▸ EXERCISES TO COMPLETE:
[a] Turn the paragraph starting "She dedicated a ministry" in the article on Sister Irene Onyai into a brief list of its main facts.
[b] In the article on Sister Irene Onyai, how old was she when she died?

▸ PROVIDED TEXT:
"""

Ugandan Nun, COVID-19 victim leaves legacy in Tampa Bay

This is ordinarily the time of year Sister Irene Onyai would make her trips to St. Paul Catholic Church.

"She brought her country," said friend Laurie Dever. "She brought her ministry, her people."

Her people were children, girls living in the Ugandan bush, who were especially threatened by sexual violence perpetrated by rebel groups.

She dedicated a ministry to serving them in Uganda, called the World of Princesses Ministry, after learning communications and broadcasting 20 years ago in Tampa Bay.

"Although nuns are not able to be married or have children, her heart was bigger than life," said Barbara Gray of St. Paul Catholic Church in Carrollwood. "She protected those children. She loved those children, she wanted them to succeed in life."

She came back every summer, for months at a time, to raise money.

"The last time I spoke to her was in July," said Eliza Kenyon, who often hosted her at her home. "She was so worried something would happen. We were at the time, in Florida, the epicenter."

Instead, she tested positive for COVID-19 in Uganda on September 2. She died two days later at 56.

"It hit me like a ton of bricks," said Gray. "I never ever thought being so young I would lose her so quickly."

As some friends wore Ugandan dresses at St. Paul's, they held a mass for her at church.

"I can not believe that she is not here with us anymore," said Gray.

Gray's message to her tonight is, "I love you, I miss you, I want you back. Thank you, thank you, thank you for the love, affection and comfort you have given, not just us, but everyone you have touched."

As sad as they are here in Tampa Bay, it's nothing compared to the loss those kids will feel in Uganda. That's saying something for Sister Irene.

"""

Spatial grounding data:

"""

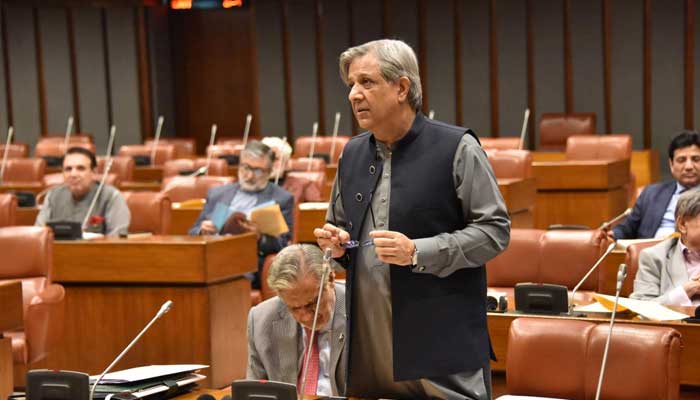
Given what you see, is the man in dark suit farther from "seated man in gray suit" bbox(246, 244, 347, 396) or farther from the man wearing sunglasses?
"seated man in gray suit" bbox(246, 244, 347, 396)

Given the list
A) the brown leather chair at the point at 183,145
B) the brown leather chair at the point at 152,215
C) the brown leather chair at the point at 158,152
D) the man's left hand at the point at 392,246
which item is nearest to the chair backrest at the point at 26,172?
the brown leather chair at the point at 158,152

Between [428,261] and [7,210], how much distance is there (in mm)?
4260

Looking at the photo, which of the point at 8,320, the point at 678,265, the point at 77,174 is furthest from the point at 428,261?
Answer: the point at 77,174

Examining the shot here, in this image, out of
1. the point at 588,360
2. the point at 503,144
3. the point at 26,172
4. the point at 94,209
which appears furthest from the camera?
the point at 26,172

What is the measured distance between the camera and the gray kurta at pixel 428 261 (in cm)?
227

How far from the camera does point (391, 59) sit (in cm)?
233

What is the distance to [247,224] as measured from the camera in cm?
564

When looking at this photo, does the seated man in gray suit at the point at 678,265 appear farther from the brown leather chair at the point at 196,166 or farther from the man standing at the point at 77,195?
the brown leather chair at the point at 196,166

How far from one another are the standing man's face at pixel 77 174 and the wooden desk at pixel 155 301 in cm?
114

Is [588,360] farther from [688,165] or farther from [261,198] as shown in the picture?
[261,198]

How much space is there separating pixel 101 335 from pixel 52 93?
10.0m

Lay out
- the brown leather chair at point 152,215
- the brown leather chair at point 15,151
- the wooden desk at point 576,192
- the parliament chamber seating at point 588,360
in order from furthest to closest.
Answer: the brown leather chair at point 15,151, the wooden desk at point 576,192, the brown leather chair at point 152,215, the parliament chamber seating at point 588,360

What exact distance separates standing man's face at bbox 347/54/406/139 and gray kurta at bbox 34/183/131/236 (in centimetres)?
380

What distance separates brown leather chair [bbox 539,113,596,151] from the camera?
37.7 feet
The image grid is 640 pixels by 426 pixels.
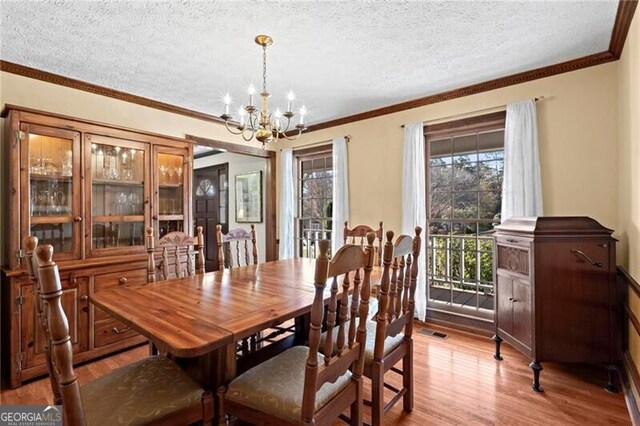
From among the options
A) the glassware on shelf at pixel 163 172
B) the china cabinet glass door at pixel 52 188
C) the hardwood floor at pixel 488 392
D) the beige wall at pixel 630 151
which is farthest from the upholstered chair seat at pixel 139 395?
the beige wall at pixel 630 151

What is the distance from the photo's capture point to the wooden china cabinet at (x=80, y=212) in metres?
2.32

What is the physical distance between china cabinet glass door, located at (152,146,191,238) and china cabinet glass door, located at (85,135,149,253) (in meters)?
0.18

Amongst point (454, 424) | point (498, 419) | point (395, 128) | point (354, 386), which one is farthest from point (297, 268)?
point (395, 128)

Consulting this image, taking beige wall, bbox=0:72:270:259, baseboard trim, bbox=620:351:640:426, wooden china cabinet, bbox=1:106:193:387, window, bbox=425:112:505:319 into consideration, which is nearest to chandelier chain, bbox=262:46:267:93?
beige wall, bbox=0:72:270:259

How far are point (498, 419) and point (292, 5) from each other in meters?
2.84

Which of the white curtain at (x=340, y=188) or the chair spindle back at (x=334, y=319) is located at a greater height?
the white curtain at (x=340, y=188)

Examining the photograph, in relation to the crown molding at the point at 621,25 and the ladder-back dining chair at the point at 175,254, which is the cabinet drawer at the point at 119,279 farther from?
the crown molding at the point at 621,25

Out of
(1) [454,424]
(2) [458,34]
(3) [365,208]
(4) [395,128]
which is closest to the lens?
(1) [454,424]

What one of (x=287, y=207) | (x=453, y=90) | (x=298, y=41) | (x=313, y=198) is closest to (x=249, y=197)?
(x=287, y=207)

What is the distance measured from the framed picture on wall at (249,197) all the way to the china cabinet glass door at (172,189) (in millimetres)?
1813

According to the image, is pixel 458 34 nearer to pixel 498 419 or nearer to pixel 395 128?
pixel 395 128

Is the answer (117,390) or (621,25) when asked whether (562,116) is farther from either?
(117,390)

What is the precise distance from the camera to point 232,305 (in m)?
1.62

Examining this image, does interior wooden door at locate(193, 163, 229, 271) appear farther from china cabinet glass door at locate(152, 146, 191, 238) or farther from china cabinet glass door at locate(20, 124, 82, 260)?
china cabinet glass door at locate(20, 124, 82, 260)
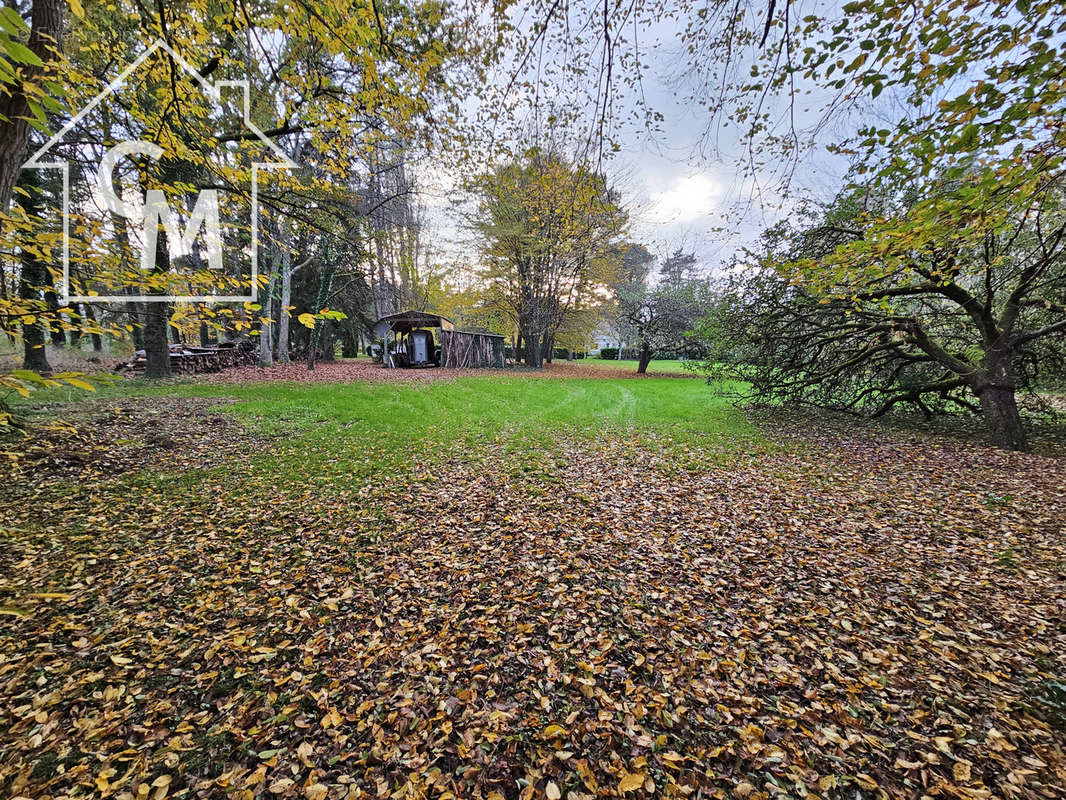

"""

▸ RESULTS FOR THE EXERCISE:
[a]
- Ministry: the World of Princesses Ministry
- Purpose: serving the girls in the Ugandan bush
- Location: Uganda
- Founded after she learned communications and broadcasting in Tampa Bay 20 years ago

[b] 56